More On Prosecutors fallacy

Imagine a crime scene where the investigators were able to collect bloodstain. The sample was old, the DNA degraded, and the analysts estimated a relative frequency of 1 in 1000 in the population. Police found a suspect and got a DNA match. What is the chance that the suspect is guilty?

The prosecutor argues that since the relative frequency of the DNA match is 1 in 1000, the chance for the person to be innocent is 1 in 1000 and deserves maximum punishment. Well, the prosecutor made a wrong argument here. Imagine the city has 100,000 people in it. The test results suggest that there are about 100 people whose DNA can match the sample. So, the suspect is one of 100, and the chance of innocence only based on the DNA test is 99%.
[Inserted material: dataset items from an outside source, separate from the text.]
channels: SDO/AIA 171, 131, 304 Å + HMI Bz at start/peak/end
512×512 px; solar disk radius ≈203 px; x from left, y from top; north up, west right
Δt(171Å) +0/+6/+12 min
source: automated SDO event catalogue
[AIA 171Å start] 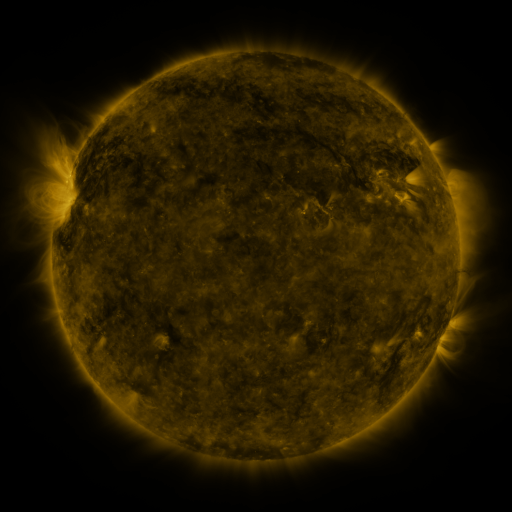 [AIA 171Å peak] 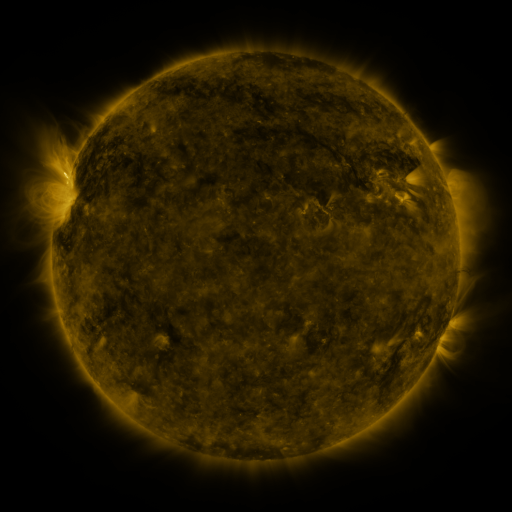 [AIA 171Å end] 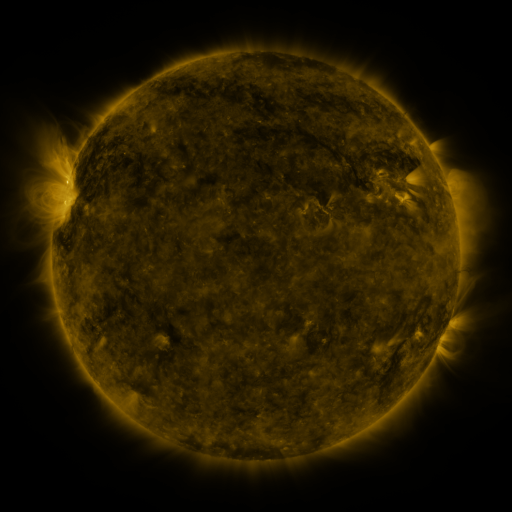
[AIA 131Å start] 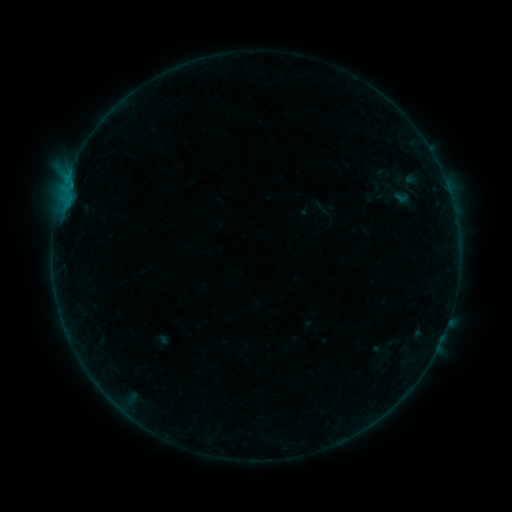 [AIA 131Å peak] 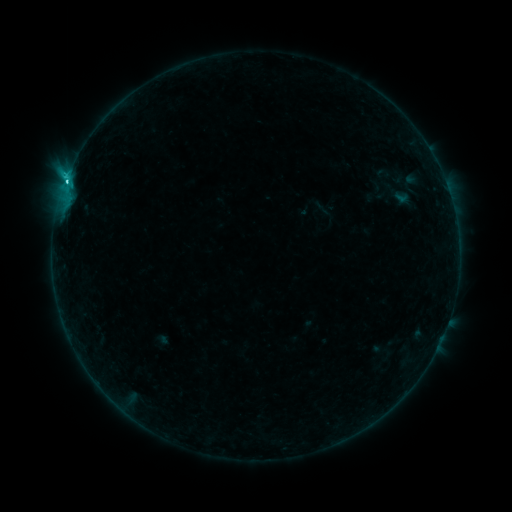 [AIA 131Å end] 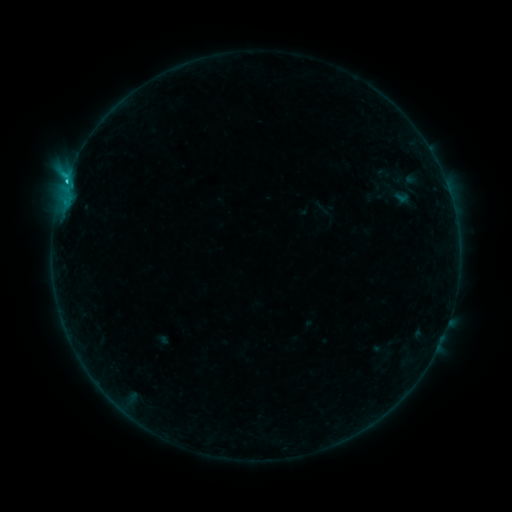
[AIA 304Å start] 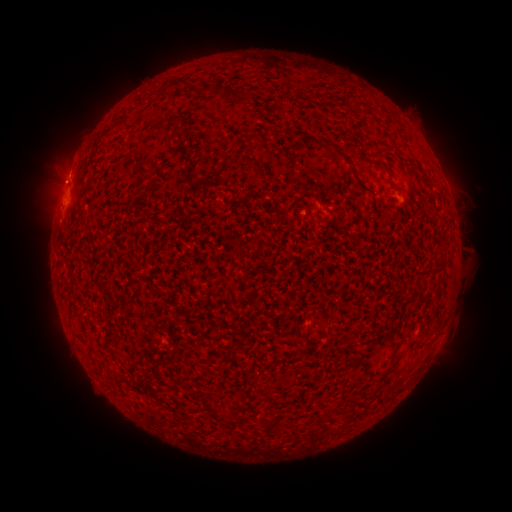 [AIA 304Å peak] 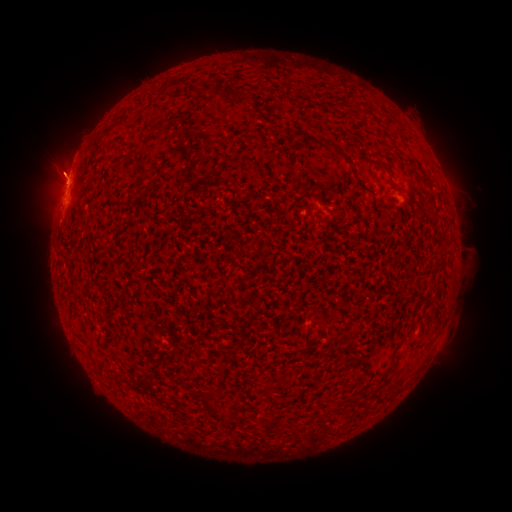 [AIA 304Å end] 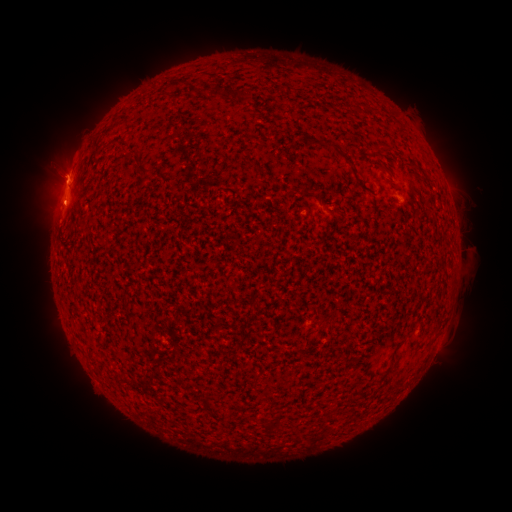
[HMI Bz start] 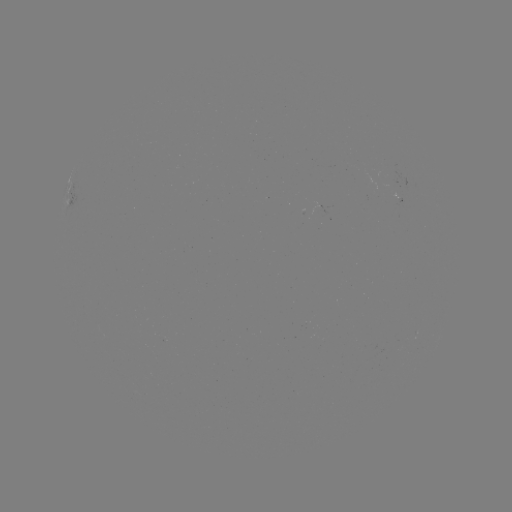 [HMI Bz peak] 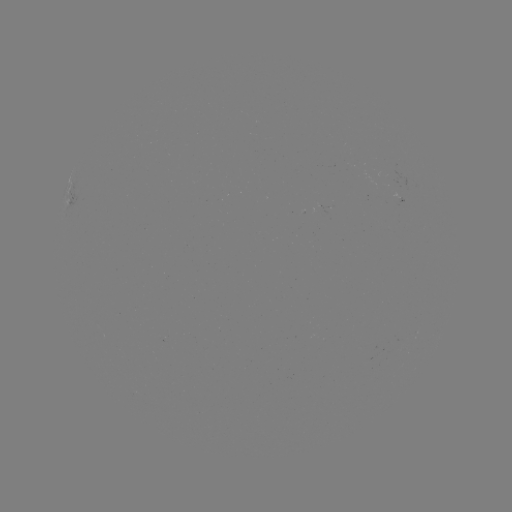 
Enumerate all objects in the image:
C1.8 flare: (66, 184)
Not Convinced? Let us use Bayes’ theorem.

P(INN|DNA) = P(DNA|INN)*P(INN)/ [P(DNA|INN)P(INN) + P(DNA|CRI)*P(CRI)]

P(INN|DNA) – the chance that the suspect is innocent given the DNA matches
P(DNA|INN) – chance of DNA match if the suspect is innocent = 1/1000
P(CRI) – prior probability that the suspect did the crime = 1 /100,000 (like any other citizen)
P(INN) – prior probability that the suspect is innocent = (1 – 1 /100,000)
P(DNA|CRI) – chance of DNA match given the suspect did the crime = 1 (100%)

P(INN|DNA) = (1/1000)* (1 – 1 /100,000) / ((1/1000)* (1 – 1 /100,000) + 1*(1/100000)) = 0.99

Does this mean that the suspect is innocent? Not either. The results only mean that the investigators must collect more evidence to file charges against the suspect.